Research Team Members: Barnett Frank, PhD, ATC, Claudio Battaglini, PhD, Troy Blackburn, PhD, ATC, Anthony Hackney, PhD, DSc, Darin Padua, PhD, ATC
Why did you do this study?
Lack of physical activity is directly responsible for 9% of global premature mortality. Remarkably, exercise is consistently identified as a fundamental health behavior to effectively reduce one’s risk of disease. However, exercise participation carries a concerning high risk of musculoskeletal injury. Musculoskeletal injury amounts to a socioeconomic burden >6% of the U.S. gross domestic product. Paradoxically, injury is the primary barrier to exercise participation. Thus there is a need to prevent exercise-related musculoskeletal injury to promote the health and quality of life enhancing benefits of exercise.
Faulty movement patterns (i.e. knee collapsing and stiff hips and knees when landing – Figure 1) and elevated biochemical markers of musculoskeletal tissue stress are predictive of future injury during physical activity participation. Exercise interventions aimed at correcting faults in motion during physical activity reduce risk of injury. However, the underlying physiological mechanisms by which movement patterns modify risk for injury are unknown.
Abnormal movement patterns are theorized to impart a greater cumulative physical stress and systemic demand on the body during exercise, resulting in musculoskeletal system tissue failure and ultimately injury. Currently, it is unknown if there is a combined effect of an individual’s movement profile and exercise exposure on tissue and systemic stress measures associated with injury.
The purpose of this research was to investigate the influence of an individual’s movement profile on their physiological and biomechanical response to high training loads experienced during exercise and sport participation. Specifically, we investigated if a high injury risk / “stiff” or a low injury risk / “soft” movement profile affects the body’s systemic stress (cortisol), muscle loading (creatine kinase), cartilage degradation, and biomechanical response to high training load exposure.
What did you do and what did you find in this study?

Input data:
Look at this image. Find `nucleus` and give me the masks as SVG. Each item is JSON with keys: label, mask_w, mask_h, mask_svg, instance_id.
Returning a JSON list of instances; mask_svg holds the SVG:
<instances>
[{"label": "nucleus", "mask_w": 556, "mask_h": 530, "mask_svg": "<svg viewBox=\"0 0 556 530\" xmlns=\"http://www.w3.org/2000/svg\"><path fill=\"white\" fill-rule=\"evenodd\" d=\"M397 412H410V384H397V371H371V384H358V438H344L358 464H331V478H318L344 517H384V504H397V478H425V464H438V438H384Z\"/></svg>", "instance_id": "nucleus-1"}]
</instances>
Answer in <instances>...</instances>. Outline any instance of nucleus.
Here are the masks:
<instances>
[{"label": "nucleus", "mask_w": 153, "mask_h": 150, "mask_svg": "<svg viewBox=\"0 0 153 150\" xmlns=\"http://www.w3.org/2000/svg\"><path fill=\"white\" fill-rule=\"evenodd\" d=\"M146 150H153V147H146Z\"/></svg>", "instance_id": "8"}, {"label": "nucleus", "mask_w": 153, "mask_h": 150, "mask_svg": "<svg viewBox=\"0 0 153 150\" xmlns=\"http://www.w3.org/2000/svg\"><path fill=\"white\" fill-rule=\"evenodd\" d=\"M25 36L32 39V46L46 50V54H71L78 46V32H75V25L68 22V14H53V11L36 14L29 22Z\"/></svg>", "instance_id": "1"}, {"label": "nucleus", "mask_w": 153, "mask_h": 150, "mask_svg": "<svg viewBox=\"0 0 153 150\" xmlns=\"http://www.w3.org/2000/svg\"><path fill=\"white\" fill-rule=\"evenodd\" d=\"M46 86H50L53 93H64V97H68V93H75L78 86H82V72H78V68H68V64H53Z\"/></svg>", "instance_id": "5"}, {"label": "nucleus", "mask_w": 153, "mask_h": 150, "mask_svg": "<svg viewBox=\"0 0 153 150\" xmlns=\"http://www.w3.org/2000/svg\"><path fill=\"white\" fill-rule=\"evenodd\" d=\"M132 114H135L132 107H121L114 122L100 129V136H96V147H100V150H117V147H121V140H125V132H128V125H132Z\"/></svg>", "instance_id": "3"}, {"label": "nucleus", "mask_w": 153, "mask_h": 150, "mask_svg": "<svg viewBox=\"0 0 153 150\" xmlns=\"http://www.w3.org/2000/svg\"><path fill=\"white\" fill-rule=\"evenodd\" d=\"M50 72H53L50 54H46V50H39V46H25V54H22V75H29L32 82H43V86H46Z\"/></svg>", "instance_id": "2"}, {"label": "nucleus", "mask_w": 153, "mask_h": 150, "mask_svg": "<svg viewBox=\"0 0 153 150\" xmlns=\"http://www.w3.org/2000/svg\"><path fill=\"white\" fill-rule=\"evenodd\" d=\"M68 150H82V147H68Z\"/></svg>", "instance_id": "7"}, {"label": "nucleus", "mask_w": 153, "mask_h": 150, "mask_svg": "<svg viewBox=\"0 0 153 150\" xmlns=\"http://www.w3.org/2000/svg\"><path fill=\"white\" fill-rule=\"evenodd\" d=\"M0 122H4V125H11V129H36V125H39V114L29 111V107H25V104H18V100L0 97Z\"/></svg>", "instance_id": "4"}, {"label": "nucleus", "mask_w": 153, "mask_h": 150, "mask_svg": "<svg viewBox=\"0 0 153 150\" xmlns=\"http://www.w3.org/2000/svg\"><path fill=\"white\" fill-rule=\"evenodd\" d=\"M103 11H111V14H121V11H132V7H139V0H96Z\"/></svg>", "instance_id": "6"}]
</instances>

Exercise instructions:
1 - Answer these questions from the research summary on movement profiles and exercise injury:
(a) What share of global premature mortality does it say lack of physical activity is directly responsible for?
(b) What does it identify as the primary barrier to exercise participation?
(c) Which measure did the study use for the body's systemic stress?
2 - Pick up the research summary on movement profiles and exercise injury after its last line, writing the section that follows the heading "What did you do and what did you find in this study?"

Answers for this exercise:
1 -
(a) 9%
(b) Injury
(c) Cortisol

2 -
43 college-aged female athletes were enrolled in this study and were assigned to a low-risk / “soft” (n=22) or a high-risk / “stiff” (n=21) movement profile group using a clinical movement injury risk assessment – The Landing Error Scoring System (Figure 1.) Jump-landing 3D biomechanics and blood samples were collected prior to and following a high training load exercise bout (Figure 2 & 3). Changes in biomechanics, circulating biomarkers of joint cartilage (cartilage oligomeric matrix protein) and skeletal muscle loading (creatine kinase), and of systemic stress (cortisol), were compared between movement profiles to better understand the influence of movement profile on the body’s response to the demands of exercise exposure (Figures 2 & 3).
We observed the high-risk / “stiff” landing group to experience greater degradation of movement strategies that effectively and efficiently dissipate landing forces experienced during high-intensity exercise. Specifically, we observed the high-risk / “stiff” group to land with a high-load landing posture and greater landing forces compared to the low-risk / low-load group when exposed to exercise. Furthermore, we observed movement profile to influence systemic stress hormone levels. Individuals with a high-risk / “stiff” movement profile exhibited an elevated stress level in contrast to their low-risk / “soft” landing profile counterparts. Additionally, it seems the low-risk / “soft” movement profile is linked to greater utilization of dynamic muscle tissue to efficiently dissipate the high loading stresses experienced during exercise and physical activity.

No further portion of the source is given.